CS414 Homework 5.  Solutions

 

1.      Suppose that a file with contents F that has two “names” in the file system, A and B.  You delete the file by deleting name B, then create a new file with contents F’ and give it this same name, B.

    1. If A was a “symbolic link” and B was a “true link” (e.g. A was a symbolic link to B) and you print A, would you see the original file contents, F, or the modified contents, F’?

You’ll see F’.  In this case A just has the name “B” in it hence you’ll see whatever the contents of the file named B are – F’.

    1. If A was a “true link” and B was a “symbolic link” ” (e.g. B was a symbolic link to A) and you print A, would you see the original file contents, F, or the modified contents, F’?

You’ll see F.  In this case once “B” was removed, the symbolic link to “A” was also removed.  B thus ends up containing F’ and A still contains F.

    1. If A was a “true link” and B was a “true link” and you print A, would you see the original file contents, F, or the modified contents, F’?

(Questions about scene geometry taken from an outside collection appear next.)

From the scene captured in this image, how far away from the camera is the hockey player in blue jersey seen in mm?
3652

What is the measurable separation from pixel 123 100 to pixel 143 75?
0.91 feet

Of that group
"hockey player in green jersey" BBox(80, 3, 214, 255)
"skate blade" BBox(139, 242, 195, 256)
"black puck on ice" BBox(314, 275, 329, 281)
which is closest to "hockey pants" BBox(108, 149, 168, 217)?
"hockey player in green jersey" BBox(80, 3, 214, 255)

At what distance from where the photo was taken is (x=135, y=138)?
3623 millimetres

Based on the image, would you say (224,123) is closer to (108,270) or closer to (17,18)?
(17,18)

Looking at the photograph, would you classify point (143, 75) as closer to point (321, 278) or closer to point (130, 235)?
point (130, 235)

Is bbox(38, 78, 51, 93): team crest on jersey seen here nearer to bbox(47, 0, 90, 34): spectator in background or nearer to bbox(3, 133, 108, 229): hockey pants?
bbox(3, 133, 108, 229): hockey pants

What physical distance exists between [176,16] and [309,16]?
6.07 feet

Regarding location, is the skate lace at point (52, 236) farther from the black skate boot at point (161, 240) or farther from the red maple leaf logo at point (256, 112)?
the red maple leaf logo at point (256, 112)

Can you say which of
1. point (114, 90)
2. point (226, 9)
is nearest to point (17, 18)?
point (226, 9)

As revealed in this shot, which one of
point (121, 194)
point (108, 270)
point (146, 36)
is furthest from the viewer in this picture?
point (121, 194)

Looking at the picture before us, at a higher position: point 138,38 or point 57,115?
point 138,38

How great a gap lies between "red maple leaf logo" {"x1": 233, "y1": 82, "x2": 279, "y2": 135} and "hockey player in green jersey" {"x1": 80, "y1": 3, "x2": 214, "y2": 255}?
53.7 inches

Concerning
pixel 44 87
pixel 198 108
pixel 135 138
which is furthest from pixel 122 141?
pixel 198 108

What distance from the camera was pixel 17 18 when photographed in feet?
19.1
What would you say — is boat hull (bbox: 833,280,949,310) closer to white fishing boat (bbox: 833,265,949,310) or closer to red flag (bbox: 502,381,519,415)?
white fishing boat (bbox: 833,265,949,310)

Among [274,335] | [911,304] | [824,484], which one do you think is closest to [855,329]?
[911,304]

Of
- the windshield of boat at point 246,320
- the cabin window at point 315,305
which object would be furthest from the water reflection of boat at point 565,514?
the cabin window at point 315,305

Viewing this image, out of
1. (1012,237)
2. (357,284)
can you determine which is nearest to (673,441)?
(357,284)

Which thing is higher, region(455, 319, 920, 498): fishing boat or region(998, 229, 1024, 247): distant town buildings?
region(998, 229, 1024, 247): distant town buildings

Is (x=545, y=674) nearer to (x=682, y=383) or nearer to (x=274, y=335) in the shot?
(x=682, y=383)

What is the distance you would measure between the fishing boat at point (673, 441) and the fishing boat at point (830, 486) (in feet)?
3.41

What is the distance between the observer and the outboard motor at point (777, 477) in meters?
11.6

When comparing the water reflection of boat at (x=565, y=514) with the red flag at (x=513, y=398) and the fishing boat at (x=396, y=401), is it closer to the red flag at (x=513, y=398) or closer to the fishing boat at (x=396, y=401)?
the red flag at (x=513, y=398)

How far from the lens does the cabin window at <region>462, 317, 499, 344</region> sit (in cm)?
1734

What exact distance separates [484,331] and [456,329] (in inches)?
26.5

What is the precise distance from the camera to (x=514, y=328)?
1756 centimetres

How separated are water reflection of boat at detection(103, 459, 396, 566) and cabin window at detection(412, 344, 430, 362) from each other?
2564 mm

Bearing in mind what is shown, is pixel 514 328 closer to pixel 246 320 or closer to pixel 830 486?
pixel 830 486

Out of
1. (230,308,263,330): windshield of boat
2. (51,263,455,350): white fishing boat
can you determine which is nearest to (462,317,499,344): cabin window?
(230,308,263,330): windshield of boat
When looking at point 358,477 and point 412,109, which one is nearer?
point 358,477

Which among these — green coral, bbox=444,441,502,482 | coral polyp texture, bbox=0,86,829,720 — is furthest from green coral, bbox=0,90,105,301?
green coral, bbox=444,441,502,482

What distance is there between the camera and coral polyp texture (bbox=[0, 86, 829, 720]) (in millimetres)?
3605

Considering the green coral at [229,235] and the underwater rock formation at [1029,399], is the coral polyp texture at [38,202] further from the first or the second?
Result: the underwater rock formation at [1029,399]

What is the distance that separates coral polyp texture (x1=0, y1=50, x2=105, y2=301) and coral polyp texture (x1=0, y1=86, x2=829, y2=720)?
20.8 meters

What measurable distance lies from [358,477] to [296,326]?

Here, there was actually just one “real” file at first, with two names.  But when you removed B one link to that file was gone and when B was recreated a new file was created with one link, from the name B, to it.  Thus we ended up with two files – A is the file name for contents F, and B the file name for the new contents, F’.


 

2.      Suppose that you carefully measure file copy times on your PC and discover that for files up to 8 blocks in length, copying occurs at 550KB/sec.  As the file grows to include even a single byte of the 9’th block copying suddenly slows down to 500KB/second.  You check a bunch of larger files and this 500KB/second number is typical for most of them, but there are a few enormous files on your computer for which copying is even slower: 400KB/second.  Explain why you are getting these different numbers.

 

The point here is that as files get larger, the way the file system represents the blocks within the file changes.  A very small file can be represented just using the inode itself, which usually can list a few blocks right in the inode structure.  But as files get larger we switch: first, we add one level of pointer indirection (e.g. a block listed in the inode contains a list of block numbers for the file) and then in huge files, a second level of indirection.  Reading the indirect pointers takes time and probably could account for a very small loss of data transfer speed.

 

3.      Suppose that a new generation of disks will use special laser optical access technology with no moving parts.  This technology has identical access time for all blocks on the disk no matter where the block is located.  Would the file system need to worry about placement of blocks close to inodes or file fragmentation when using such a disk?  (In fact a form of this type of disk already exists – memory sticks for digital cameras and PDA’s are treated like a disk but because the actual technology is just a flash memory, access to the data has the same cost no matter what you access and no matter what the access pattern).

 

This would make a very big difference.  Current file systems go to great lengths to cluster data close to the inode and thus minimize the overheads of disk arm (head) motion.  The new disks described here would eliminate that issue and simplify life enormously.  There would be no issue of fragmentation when using such a disk. (Files would still get fragmented but there would be no cost associated with this).  The only possible issue would arise if somehow contiguous blocks can be read as a single “large” I/O transfer and fragmented files require multiple smaller ones – in that case perhaps there would still be a reason to want files to be organized as sequentially as possible.

 

4.      An experiment.  On your PC or a department computer, using C or C++, write a program that outputs characters into a file (using the file “create” and “write” system calls).  Write an n MB file in chunks of various sizes, starting with a single byte and then doubling the “chunk size” repeatedly until it reaches 32KB (2^10).  Run your program and time it.  Convert these times into an I/O “rate” (bytes/second) and graph the results for a few values of n:  1, 5, 10 and 20. 

 

We didn’t get a chance to make these graphs to show you the expected answer.

 

Your experiment will result in a graph with several curves, one for each value of n, and with 10 data points on each.  How do you explain the shapes of these curves?  Why aren’t the curves flat lines?

 

You’ll see that the I/O rate of the file system is very low when writing small amounts of data, e.g. a byte at a time.  Performance becomes pretty good if you write a block or so at a time.  With very larg transfers it can slow down again because the O/S needs to do more and more work just to build the file for you.  If  the file already exists and you are simply rewriting into it, this effect is smaller; it would be the same one noted in problem 2 but without the added cost of needing to allocate blocks for the file.